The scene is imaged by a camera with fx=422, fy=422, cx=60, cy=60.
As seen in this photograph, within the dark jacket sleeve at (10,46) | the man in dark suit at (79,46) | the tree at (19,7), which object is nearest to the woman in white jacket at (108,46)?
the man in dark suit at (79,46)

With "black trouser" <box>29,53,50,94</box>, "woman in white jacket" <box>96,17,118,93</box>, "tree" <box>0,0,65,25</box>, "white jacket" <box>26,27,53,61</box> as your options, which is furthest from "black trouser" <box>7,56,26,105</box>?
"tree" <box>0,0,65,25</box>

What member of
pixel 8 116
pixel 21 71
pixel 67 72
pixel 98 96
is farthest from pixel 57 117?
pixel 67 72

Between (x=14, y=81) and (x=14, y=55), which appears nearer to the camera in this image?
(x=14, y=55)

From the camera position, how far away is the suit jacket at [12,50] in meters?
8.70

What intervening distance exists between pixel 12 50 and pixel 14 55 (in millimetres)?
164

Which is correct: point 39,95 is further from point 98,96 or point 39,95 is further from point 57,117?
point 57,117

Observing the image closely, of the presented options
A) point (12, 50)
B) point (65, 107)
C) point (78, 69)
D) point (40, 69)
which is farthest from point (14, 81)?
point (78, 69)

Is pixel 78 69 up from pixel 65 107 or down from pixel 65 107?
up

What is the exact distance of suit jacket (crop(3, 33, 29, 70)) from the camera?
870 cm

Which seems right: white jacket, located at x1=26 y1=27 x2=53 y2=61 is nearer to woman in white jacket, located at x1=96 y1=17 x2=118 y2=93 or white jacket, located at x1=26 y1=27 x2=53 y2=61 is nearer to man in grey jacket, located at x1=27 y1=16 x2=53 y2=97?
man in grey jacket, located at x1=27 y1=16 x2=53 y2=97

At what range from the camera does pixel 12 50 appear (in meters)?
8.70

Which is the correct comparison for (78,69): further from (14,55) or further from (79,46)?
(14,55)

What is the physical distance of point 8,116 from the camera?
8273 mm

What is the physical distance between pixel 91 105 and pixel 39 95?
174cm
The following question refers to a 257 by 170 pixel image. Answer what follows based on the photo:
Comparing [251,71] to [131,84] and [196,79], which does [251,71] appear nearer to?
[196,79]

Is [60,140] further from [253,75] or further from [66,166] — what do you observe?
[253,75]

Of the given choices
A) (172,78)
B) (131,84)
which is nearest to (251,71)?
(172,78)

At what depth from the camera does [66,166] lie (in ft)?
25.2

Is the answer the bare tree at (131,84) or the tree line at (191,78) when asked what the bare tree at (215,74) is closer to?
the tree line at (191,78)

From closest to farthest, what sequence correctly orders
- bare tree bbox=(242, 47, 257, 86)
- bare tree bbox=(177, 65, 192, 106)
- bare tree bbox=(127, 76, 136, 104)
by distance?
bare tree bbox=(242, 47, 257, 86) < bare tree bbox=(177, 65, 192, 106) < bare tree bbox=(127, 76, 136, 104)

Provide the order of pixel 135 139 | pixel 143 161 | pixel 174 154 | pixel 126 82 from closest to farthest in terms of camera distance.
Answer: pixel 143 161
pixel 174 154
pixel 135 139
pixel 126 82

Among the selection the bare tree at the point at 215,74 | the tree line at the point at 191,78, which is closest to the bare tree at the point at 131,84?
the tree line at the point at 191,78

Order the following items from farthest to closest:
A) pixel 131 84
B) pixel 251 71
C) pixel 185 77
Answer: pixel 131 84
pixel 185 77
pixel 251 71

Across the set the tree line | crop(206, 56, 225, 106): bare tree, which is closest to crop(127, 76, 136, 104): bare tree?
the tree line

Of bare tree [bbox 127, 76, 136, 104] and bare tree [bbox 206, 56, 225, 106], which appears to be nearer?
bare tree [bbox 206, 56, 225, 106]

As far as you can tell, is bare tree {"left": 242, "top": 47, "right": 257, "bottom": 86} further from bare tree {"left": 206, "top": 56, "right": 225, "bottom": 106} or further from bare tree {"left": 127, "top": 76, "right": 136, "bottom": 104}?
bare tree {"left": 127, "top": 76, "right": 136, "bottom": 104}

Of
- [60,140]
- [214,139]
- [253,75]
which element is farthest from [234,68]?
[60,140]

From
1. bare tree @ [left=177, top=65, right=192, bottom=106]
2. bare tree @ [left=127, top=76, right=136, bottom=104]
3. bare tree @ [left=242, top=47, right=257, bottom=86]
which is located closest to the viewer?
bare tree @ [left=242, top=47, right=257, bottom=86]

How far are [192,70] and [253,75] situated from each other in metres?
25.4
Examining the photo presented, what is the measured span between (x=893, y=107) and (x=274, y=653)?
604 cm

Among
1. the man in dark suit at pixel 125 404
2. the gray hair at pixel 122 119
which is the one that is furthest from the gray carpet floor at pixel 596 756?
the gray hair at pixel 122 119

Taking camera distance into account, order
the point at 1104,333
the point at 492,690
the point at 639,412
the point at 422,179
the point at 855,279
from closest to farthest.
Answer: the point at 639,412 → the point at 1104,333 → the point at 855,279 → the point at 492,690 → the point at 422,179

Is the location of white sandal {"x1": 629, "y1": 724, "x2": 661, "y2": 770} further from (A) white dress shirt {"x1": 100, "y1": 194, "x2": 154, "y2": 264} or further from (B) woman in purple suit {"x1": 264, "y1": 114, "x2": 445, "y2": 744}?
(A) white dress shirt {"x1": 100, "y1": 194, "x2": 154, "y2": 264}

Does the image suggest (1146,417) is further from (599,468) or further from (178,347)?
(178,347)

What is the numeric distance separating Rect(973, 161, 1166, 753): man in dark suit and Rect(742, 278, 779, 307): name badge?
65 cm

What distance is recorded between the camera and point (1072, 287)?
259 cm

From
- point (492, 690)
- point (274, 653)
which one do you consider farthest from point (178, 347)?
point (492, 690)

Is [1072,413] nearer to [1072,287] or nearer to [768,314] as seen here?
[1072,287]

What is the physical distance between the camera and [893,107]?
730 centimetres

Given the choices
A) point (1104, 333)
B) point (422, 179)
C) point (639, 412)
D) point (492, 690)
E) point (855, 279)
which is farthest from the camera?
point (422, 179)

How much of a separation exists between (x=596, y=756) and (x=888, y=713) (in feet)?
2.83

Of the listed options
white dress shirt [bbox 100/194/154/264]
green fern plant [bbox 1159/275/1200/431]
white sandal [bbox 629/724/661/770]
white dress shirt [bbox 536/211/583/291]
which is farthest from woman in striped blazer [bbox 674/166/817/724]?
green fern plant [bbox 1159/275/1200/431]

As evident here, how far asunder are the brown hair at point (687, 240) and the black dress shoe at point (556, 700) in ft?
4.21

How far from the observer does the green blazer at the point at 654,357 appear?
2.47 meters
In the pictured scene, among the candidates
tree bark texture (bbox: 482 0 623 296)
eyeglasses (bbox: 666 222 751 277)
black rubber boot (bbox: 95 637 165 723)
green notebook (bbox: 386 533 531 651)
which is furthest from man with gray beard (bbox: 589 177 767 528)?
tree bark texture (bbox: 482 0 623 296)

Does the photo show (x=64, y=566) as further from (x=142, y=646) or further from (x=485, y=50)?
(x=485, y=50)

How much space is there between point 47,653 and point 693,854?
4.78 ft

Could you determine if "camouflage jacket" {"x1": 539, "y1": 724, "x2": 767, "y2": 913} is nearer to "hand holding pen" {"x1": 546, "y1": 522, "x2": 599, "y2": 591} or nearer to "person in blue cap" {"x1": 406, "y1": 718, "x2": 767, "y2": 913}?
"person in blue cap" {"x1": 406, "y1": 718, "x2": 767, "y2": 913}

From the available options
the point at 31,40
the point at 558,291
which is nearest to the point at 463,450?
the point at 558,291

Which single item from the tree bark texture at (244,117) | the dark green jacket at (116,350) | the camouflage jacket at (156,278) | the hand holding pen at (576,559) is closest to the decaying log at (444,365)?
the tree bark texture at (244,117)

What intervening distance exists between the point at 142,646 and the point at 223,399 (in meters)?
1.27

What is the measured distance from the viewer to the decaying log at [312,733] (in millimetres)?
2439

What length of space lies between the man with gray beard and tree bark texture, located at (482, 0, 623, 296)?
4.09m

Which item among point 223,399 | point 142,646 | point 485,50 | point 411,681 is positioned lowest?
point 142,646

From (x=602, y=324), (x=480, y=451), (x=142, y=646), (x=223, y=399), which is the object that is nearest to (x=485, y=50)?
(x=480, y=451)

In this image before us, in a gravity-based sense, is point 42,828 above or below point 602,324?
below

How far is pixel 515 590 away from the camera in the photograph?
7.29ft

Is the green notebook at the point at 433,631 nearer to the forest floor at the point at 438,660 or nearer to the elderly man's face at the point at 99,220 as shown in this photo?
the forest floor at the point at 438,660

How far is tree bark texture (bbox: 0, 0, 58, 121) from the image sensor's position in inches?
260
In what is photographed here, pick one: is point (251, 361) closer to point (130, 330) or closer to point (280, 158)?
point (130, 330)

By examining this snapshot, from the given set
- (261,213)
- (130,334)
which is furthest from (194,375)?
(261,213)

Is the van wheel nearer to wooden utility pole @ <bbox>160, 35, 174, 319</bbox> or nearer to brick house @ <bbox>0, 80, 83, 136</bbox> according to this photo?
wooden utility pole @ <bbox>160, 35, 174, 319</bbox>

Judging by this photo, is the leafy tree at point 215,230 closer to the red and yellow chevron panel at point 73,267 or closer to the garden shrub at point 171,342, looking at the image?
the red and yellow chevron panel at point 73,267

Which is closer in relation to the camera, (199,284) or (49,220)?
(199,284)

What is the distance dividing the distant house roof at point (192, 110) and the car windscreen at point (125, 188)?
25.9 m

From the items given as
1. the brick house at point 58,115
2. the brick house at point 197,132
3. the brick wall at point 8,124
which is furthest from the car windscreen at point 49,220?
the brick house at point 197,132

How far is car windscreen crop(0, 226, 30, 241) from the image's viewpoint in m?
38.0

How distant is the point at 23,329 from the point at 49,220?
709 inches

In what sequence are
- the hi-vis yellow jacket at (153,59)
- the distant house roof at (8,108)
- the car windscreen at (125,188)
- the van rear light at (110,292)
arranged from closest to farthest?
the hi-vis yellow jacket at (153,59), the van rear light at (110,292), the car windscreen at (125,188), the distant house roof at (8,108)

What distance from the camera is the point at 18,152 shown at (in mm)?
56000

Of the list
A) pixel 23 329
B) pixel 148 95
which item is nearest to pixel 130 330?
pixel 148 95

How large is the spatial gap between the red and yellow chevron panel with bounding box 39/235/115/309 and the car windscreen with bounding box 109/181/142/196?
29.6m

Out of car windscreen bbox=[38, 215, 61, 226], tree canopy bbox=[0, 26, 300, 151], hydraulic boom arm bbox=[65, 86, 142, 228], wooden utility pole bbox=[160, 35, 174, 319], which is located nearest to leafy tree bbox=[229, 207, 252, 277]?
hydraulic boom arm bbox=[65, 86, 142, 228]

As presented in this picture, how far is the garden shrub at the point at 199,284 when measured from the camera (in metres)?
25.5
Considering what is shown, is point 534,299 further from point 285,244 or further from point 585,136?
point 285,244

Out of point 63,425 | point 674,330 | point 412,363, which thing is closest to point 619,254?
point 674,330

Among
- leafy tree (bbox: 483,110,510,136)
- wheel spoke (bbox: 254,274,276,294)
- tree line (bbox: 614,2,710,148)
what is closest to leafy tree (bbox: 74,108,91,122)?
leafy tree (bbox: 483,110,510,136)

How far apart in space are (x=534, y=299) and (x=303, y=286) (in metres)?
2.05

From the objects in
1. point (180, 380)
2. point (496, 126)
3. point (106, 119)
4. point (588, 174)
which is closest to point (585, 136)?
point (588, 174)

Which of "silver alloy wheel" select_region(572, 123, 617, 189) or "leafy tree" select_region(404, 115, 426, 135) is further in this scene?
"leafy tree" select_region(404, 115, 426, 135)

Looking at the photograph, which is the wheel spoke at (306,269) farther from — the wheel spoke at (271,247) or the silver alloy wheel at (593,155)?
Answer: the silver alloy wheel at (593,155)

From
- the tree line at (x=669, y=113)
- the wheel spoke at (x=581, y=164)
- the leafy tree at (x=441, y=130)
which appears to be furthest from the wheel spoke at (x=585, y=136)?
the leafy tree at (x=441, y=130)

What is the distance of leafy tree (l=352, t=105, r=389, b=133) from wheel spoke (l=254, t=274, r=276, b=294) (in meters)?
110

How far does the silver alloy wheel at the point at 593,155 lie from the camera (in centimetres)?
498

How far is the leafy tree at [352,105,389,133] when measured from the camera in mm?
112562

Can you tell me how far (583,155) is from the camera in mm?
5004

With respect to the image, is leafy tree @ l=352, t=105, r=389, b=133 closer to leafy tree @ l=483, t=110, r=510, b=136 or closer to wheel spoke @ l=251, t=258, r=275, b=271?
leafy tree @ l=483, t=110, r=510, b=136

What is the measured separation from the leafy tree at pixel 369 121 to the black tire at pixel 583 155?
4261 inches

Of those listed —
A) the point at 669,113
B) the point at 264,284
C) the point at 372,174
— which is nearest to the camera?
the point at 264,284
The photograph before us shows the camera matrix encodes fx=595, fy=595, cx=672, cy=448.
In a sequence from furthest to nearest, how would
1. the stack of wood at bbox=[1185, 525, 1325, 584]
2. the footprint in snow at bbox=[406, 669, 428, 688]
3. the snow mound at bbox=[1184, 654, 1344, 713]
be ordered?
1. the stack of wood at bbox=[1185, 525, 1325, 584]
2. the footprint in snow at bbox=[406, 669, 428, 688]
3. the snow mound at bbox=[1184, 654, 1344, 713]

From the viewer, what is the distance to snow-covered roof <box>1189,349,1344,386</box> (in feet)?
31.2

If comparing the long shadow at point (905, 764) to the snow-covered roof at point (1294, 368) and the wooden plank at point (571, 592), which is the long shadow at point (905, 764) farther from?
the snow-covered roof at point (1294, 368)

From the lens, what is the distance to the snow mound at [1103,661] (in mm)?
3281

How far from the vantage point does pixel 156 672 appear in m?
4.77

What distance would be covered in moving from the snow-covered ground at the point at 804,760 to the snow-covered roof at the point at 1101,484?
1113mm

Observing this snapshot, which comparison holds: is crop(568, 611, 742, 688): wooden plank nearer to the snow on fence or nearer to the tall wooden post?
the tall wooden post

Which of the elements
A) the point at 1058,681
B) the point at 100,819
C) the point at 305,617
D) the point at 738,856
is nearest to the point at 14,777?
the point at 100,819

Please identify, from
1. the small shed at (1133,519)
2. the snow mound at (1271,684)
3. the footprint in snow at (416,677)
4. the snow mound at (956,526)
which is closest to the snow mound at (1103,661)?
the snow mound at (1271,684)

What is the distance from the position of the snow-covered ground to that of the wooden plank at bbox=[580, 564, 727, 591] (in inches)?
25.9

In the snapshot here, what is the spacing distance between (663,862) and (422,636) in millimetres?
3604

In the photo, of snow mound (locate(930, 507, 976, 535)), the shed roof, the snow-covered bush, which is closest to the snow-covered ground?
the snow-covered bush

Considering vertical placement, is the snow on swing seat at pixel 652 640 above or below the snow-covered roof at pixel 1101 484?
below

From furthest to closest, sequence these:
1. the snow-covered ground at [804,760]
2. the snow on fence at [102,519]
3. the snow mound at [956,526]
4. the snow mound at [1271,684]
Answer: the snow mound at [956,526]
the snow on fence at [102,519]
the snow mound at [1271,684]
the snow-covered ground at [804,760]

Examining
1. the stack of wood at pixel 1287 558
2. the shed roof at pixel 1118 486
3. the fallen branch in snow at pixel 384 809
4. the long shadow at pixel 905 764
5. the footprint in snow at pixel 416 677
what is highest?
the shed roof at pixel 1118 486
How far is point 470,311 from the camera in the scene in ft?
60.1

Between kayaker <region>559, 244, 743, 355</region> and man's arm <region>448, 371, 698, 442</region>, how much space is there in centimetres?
========================================
Make an exact copy of every line from the one with "In the snapshot" to the end of the data, with the first and last of those lines included.

[Answer to the exercise]
In the snapshot here, what is the spacing distance between (663,862) and (422,636) in millimetres?
3604

In the photo, of snow mound (locate(930, 507, 976, 535)), the shed roof, the snow-covered bush, which is closest to the snow-covered ground?
the snow-covered bush

Considering vertical placement, is the snow on swing seat at pixel 652 640 above or below the snow-covered roof at pixel 1101 484?
below

From furthest to closest, sequence these:
1. the snow-covered ground at [804,760]
2. the snow on fence at [102,519]
3. the snow mound at [956,526]
4. the snow mound at [1271,684]
Answer: the snow mound at [956,526]
the snow on fence at [102,519]
the snow mound at [1271,684]
the snow-covered ground at [804,760]

Examining
1. the stack of wood at pixel 1287 558
2. the shed roof at pixel 1118 486
3. the fallen branch in snow at pixel 384 809
4. the long shadow at pixel 905 764
5. the footprint in snow at pixel 416 677
what is highest?
the shed roof at pixel 1118 486
How far is point 470,311 from the camera in the scene in ft?
60.1

Between kayaker <region>559, 244, 743, 355</region> and man's arm <region>448, 371, 698, 442</region>, how much space is there in centimetres?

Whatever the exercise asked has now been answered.